=== Available data ===

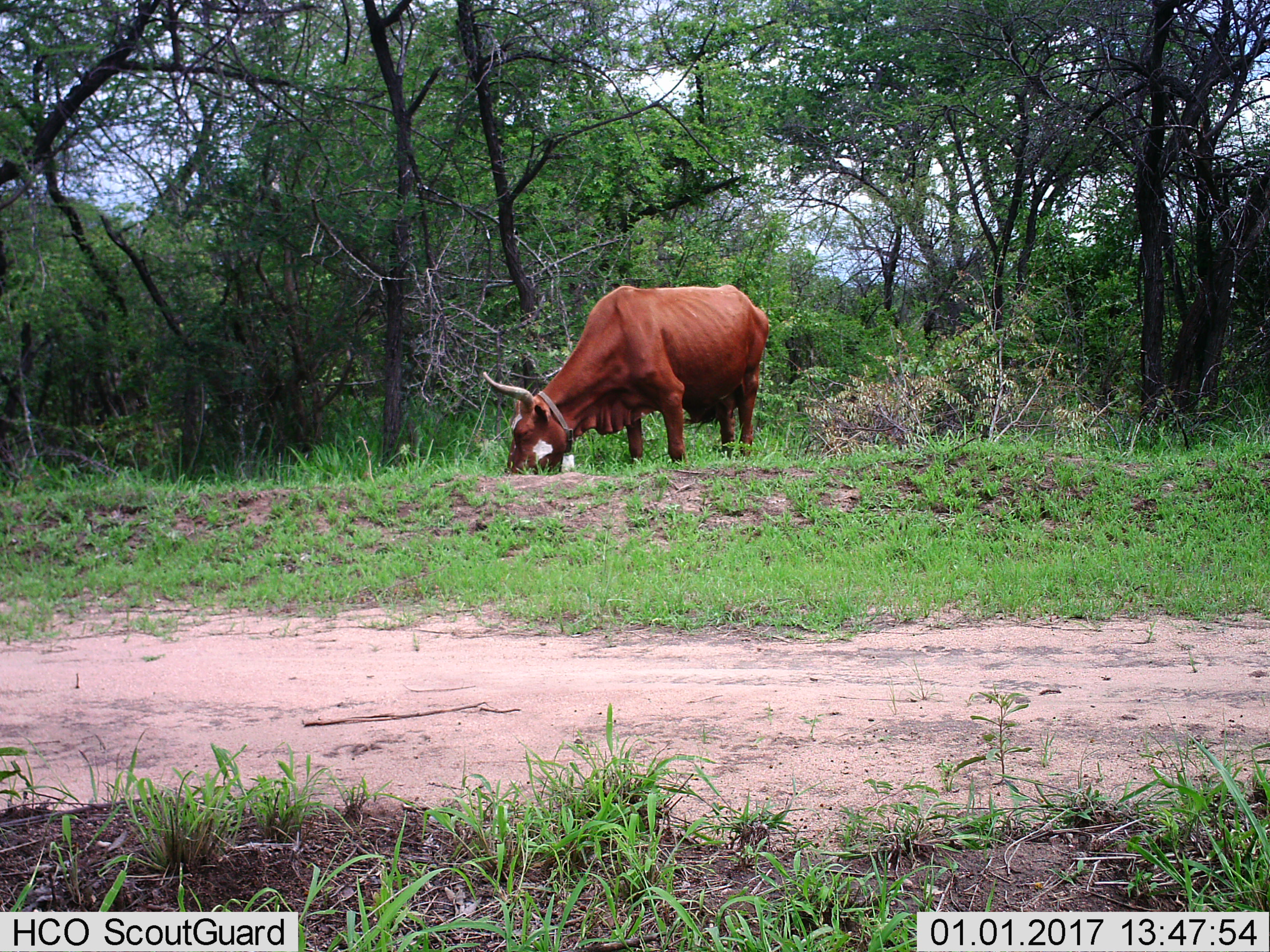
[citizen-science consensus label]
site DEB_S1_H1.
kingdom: Animalia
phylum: Chordata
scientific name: Vertebrata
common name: domestic animal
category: domesticanimal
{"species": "domesticanimal (domestic animal) (Vertebrata)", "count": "1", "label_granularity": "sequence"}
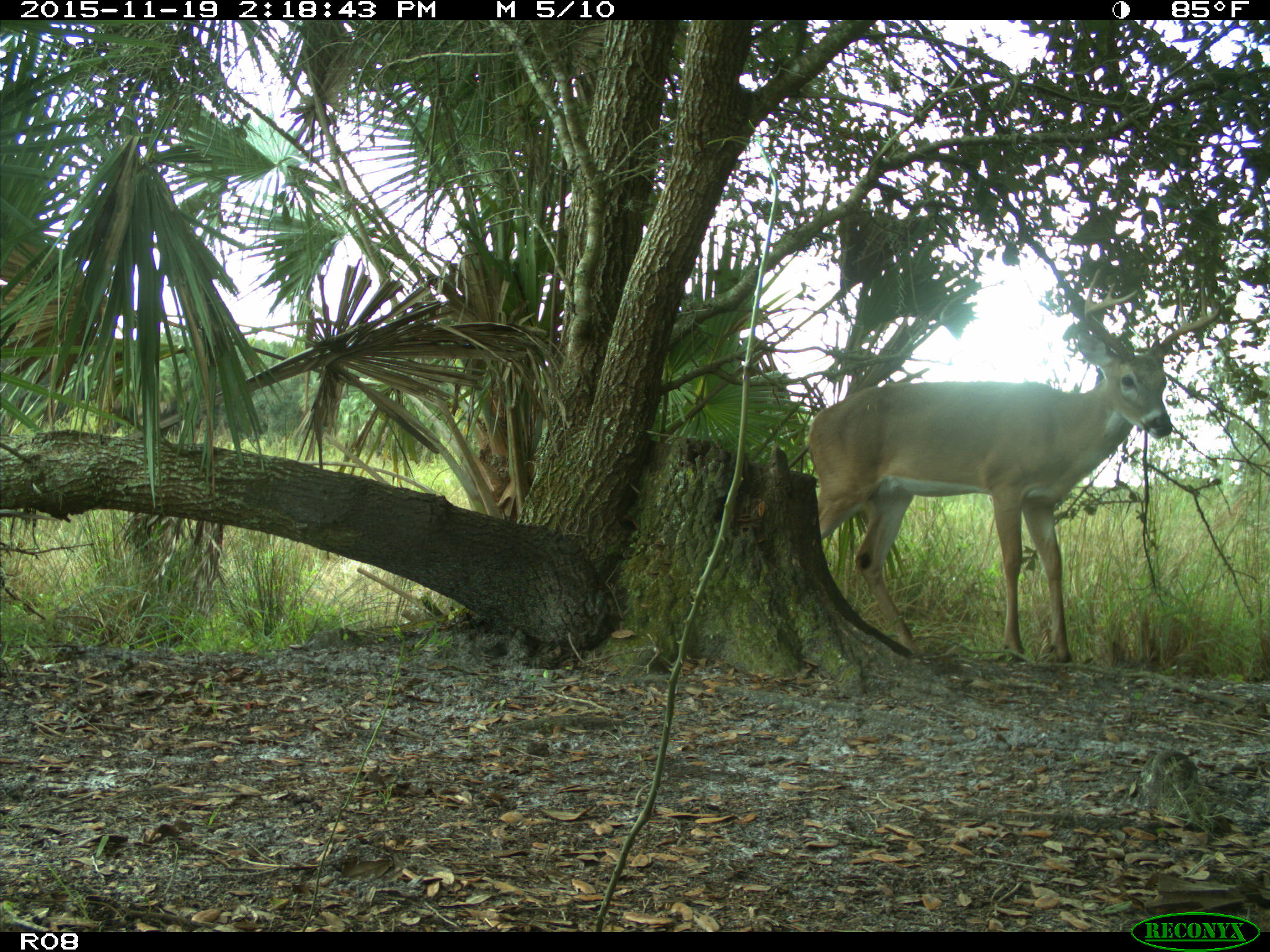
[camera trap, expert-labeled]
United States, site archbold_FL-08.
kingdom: Animalia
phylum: Chordata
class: Mammalia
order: Artiodactyla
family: Cervidae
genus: Odocoileus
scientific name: Odocoileus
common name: deer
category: unidentified deer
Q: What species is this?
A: Unidentified deer (deer) (Odocoileus).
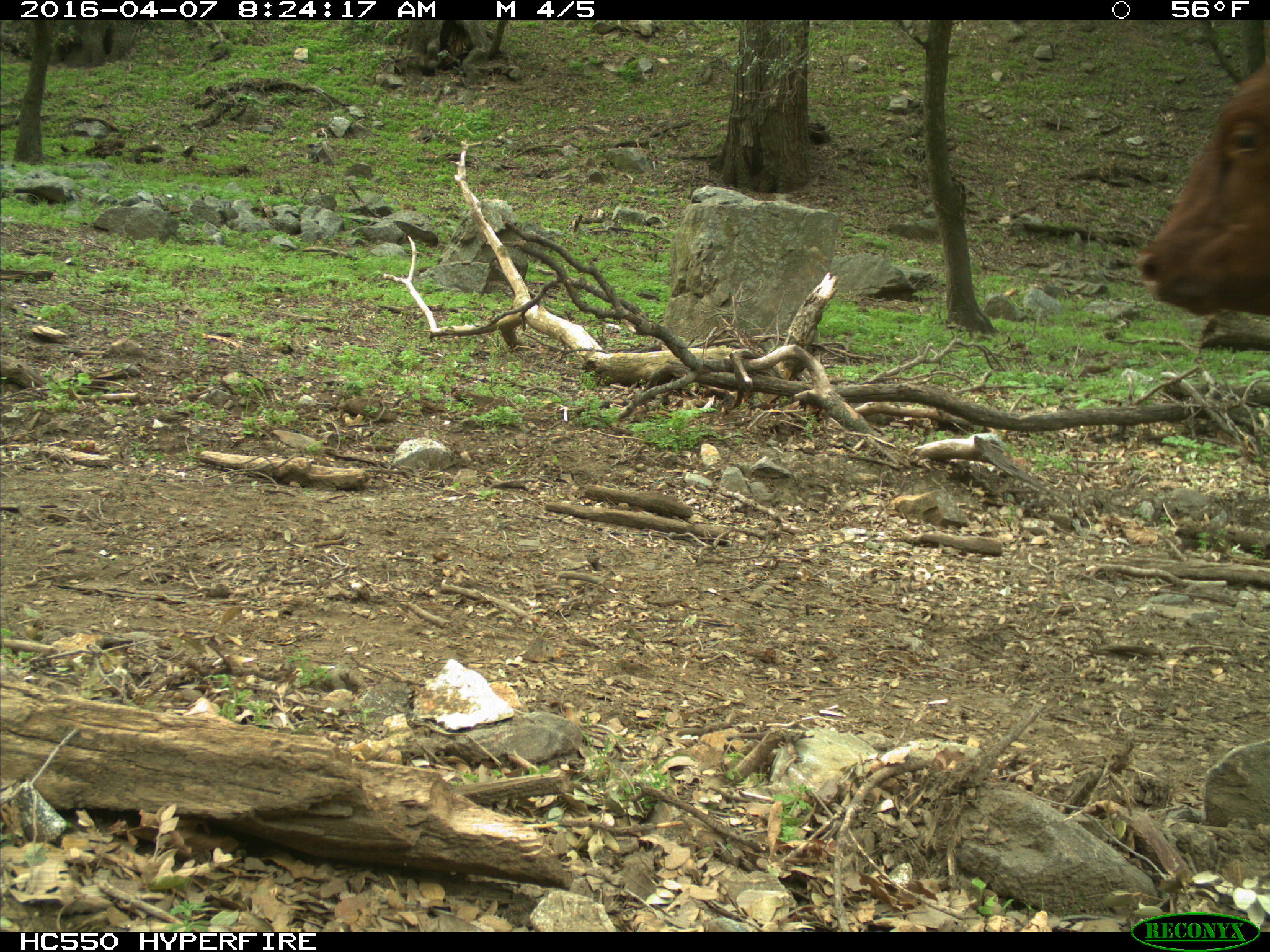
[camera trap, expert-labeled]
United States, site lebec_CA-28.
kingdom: Animalia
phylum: Chordata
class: Mammalia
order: Artiodactyla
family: Bovidae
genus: Bos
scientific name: Bos taurus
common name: domestic cow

===

-- About this task --
Whenever a line above contains "scientific", copy that line.

-- Answer space --
scientific name: Vertebrata
scientific name: Odocoileus
scientific name: Bos taurus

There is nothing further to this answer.